Entry from April 21, 2010

Writing at Spiked online, Frank Furedi wondered if the complete shut-down of European air traffic during the last week has been strictly necessary.



I am not a natural scientist, and I claim no authority to say anything of value about the risks posed by volcanic ash clouds to flying aircraft. However, as a sociologist interested in the process of decision-making, it is evident to me [sic] that the reluctance to lift the ban on air traffic in Europe is motivated by worst-case thinking rather than rigorous risk assessment. Risk assessment is based on an attempt to calculate the probability of different outcomes. Worst-case thinking — these days known as ‘precautionary thinking’ — is based on an act of imagination. It imagines the worst-case scenario and then takes action on that basis. In the case of the Icelandic volcano, fears that particles in the ash cloud could cause aeroplane engines to shut down automatically mutated into a conclusion that this would happen.

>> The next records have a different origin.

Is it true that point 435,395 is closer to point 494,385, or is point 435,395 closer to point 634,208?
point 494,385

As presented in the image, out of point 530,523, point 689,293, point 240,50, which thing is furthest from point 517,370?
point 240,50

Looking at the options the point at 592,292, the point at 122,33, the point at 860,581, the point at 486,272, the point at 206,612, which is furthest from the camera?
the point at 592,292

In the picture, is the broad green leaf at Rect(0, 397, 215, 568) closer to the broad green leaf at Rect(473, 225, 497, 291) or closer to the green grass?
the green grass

So it seems to me to be the fantasy of the worst-case scenario rather than risk assessment that underpins the current official ban on air traffic.

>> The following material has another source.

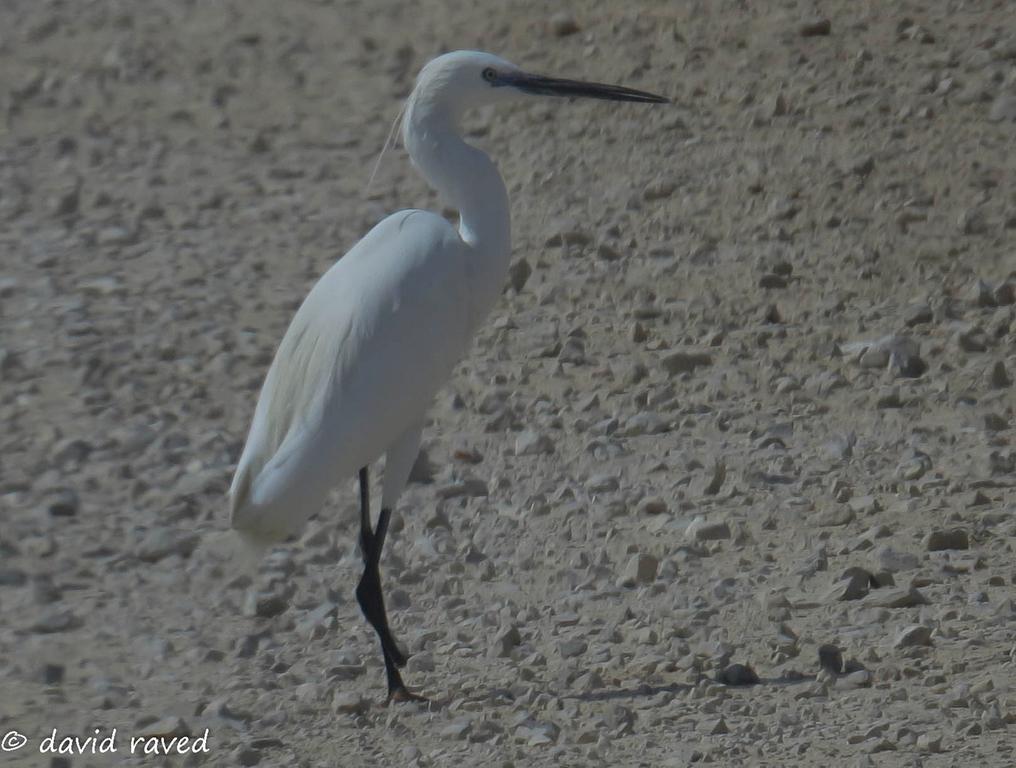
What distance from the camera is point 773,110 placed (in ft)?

Professor Furedi thinks that “the institutionalisation of worst-case policymaking” has come about because of “the unprecedented sensitivity of contemporary Western society to uncertainty and unknown dangers.” But of course that “sensitivity” didn’t come out of nowhere either, and I think that we can blame it, as we can so much else that is dysfunctional in our public life, on the media. It is on the media’s account that our public figures spend their lives all but paralysed by the fear of scandal, and it is because they are terrified of scandal that they take the extreme measure of shutting down all air traffic rather than running even a small risk of an air crash that could plausibly be said to have been caused by volcanic debris. They know who would be hounded out of public life if such a thing happened. Better safe than sorry.

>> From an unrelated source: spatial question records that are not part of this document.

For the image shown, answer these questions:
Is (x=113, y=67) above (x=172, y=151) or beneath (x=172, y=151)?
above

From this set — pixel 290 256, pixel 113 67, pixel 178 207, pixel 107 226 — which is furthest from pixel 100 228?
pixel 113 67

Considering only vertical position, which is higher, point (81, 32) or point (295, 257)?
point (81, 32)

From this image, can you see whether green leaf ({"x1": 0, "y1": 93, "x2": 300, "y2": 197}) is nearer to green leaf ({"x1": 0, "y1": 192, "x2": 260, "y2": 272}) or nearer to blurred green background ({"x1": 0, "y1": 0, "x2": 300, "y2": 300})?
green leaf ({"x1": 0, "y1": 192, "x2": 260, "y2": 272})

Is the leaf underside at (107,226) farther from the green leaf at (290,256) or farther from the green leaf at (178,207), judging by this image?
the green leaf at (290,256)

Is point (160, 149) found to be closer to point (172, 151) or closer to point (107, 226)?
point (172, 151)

Interestingly, the fuss about this sudden and unexpected return to the pre-flight era has coincided with a different kind of fuss about the British election, where the first “American-style” candidates debate has resulted in what the media are calling a big win for the leader of the third-party Liberal Democrats, Nick Clegg. And why is “Nick” doing so well? Again, by common consent, it is because the two major parties, incumbent Labour and challenging Conservatives, are “lacklustre” and “uninspiring” while Mr Clegg’s party stands for what we might call hope and change and, well, a new kind of politics. In The Times of London, Ben Macintyre writes that, in this election, “the Slogan isn’t working” and “the advertising has backfired. The electorate is simply too savvy, too sick of spin, too cynical to adopt the neat mottos handed down by the parties,” and he quotes Mr Clegg, approvingly, as saying: “After the Blair phenomenon, you can never again kid the British people. Because of him there is now a permanent layer of cynicism.”


Yet is this not every bit as much a slogan as any, designed to flatter the voter and promote his own agenda — which thus becomes exactly what the other parties’ agenda is: namely, to persuade the voters that they’re more genuine, more sincere, more caring, more honest — in short, better people than those in the other parties. Mr Macintyre goes on to write that the only slogan to have caught on so far “is the anti-slogan slogan, uttered whenever a politician is at hand, and repeated like a mantra: ‘they are all the same’” — and yet he’s trying to tell us that they’re not all the same, but that the one who is more the same than either of the two others, the Lib-Dems, is the party for him. Mr Clegg is getting the mileage he is precisely for this reason. That is, he is hopping on the “they’re all the same” bandwagon by saying he’s different.


Except that, as you might expect, he’s not. He’s the same too, but he’s the same down to the ground where the other two parties are only the same in the debased political language that we now expect our elections to be held in. Both, that is, mouth similar, indistinguishable platitudes, just like “Nick.” But underneath, kept out of sight of the public, the Tories and Labour still stand for something — something that, so we are constantly told, people are “turned off” by. The Tories stand for the interests of business, finance and middle class property owners and tax-payers; the Labour party stands for the unions, particularly the public sector ones, government employees generally and the ever-increasing numbers of those who are pensioners of the state. What, by contrast, do the Lib-Dems stand for? Can anybody say?


Well, I’ll have a go. They stand for all the people — now said to be burgeoning in number — who are turned off by such substantial political positions and who prefer the platitudes. That makes “they’re all the same” a great joke, as well as a winning Liberal Democrat slogan — so long as they can get people like Ben Macintyre to go on believing it. And they can do that because the political class has been as cowed by fear of the scandal-promoting media as the bureaucrats who shut down European air travel. That’s why elections in Britain, like those in the U.S., are increasingly content-free exercises in posturing and attitudinizing and trying, like the personable Mr Clegg — who, as Simon Heffer points out in today’s Daily Telegraph, is just the latest version of the personable David Cameron, the Tory leader, of four years ago — not to tip their hands to anything they might actually want to do to solve the problems the country faces, lest it be turned into scandal. It’s zero-risk, worst-case politics, but, like the shut-down of the airlines, it turns out to have risks of its own.